> [What needs to be done] From the line that has "Considering all objects, is" down to the final line of the listing below, transcribe every line exactly, and only those.

──────── Record set ────────

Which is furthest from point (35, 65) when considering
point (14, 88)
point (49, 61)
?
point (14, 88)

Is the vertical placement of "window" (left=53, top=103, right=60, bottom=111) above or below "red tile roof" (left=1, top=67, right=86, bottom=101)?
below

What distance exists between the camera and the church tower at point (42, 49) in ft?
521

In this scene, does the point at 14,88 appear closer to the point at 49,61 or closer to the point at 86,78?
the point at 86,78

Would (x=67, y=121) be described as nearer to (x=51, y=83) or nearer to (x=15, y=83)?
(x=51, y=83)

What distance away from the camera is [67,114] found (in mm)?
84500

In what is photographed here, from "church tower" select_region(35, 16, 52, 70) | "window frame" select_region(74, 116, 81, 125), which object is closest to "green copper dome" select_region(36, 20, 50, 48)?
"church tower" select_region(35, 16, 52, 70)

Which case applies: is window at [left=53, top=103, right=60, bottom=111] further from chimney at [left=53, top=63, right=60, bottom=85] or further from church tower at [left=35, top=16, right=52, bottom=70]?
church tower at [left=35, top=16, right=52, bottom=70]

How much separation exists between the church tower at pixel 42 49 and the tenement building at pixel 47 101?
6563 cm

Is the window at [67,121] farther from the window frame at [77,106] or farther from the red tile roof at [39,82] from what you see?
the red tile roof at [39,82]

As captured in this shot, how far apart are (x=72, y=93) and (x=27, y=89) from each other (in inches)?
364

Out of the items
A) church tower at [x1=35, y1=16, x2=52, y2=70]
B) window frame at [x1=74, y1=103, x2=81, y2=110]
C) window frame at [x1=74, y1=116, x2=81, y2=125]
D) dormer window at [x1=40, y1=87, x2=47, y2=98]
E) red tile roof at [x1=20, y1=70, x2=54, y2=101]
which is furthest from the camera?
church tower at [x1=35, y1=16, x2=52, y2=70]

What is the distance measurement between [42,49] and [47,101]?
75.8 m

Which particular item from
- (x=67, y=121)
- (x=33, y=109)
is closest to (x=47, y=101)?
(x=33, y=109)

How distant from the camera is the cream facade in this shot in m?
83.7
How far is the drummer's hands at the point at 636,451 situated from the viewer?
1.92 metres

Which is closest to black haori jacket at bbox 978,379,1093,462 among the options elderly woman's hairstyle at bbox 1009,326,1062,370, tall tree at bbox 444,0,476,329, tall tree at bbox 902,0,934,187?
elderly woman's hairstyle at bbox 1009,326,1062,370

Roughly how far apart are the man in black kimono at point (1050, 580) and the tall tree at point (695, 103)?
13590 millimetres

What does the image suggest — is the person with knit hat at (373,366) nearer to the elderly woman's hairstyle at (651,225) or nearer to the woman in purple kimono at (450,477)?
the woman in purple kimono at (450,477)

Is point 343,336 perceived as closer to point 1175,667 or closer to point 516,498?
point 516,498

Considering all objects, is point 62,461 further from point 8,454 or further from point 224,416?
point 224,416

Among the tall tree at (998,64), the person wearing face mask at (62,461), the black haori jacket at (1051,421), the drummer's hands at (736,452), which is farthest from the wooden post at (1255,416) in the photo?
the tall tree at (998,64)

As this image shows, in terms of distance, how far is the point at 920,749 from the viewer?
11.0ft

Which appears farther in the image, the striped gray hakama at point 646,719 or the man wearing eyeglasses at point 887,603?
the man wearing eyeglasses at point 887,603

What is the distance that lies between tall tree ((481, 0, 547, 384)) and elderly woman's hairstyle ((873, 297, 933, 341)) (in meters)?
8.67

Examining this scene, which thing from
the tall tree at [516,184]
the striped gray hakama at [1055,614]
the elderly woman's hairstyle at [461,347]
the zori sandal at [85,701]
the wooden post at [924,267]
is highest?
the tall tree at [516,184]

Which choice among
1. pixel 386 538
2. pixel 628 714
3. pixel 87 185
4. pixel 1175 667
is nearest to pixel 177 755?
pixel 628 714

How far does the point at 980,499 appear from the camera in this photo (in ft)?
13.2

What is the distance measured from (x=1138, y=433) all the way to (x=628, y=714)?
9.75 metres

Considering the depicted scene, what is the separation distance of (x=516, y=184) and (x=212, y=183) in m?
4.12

────────

> [Result of the exercise]
Considering all objects, is point 62,461 further from point 8,454 or further from point 224,416?
point 224,416

Among the tall tree at (998,64), the person wearing face mask at (62,461), the black haori jacket at (1051,421), the drummer's hands at (736,452), which is farthest from the wooden post at (1255,416) in the photo?
the tall tree at (998,64)

As this image shows, in terms of distance, how far is the point at 920,749 from the viewer?
11.0ft

Which appears farther in the image, the striped gray hakama at point 646,719 or the man wearing eyeglasses at point 887,603?
the man wearing eyeglasses at point 887,603

What is the distance that lies between tall tree ((481, 0, 547, 384)) and elderly woman's hairstyle ((873, 297, 933, 341)) (in meters)?
8.67

Examining this scene, which thing from
the tall tree at [516,184]
the striped gray hakama at [1055,614]
the elderly woman's hairstyle at [461,347]
the zori sandal at [85,701]
the wooden post at [924,267]
is highest?
the tall tree at [516,184]

Which choice among
1. pixel 386 538
2. pixel 628 714
3. pixel 87 185
4. pixel 1175 667
is nearest to pixel 177 755?
pixel 628 714

How far does the point at 980,499 appear from the camera in this photo (in ft)?
13.2

What is the distance measured from (x=1138, y=433) all the way to (x=628, y=714)?
9.75 metres

Considering the depicted scene, what is the separation distance of (x=516, y=184) and (x=212, y=183) in m?
4.12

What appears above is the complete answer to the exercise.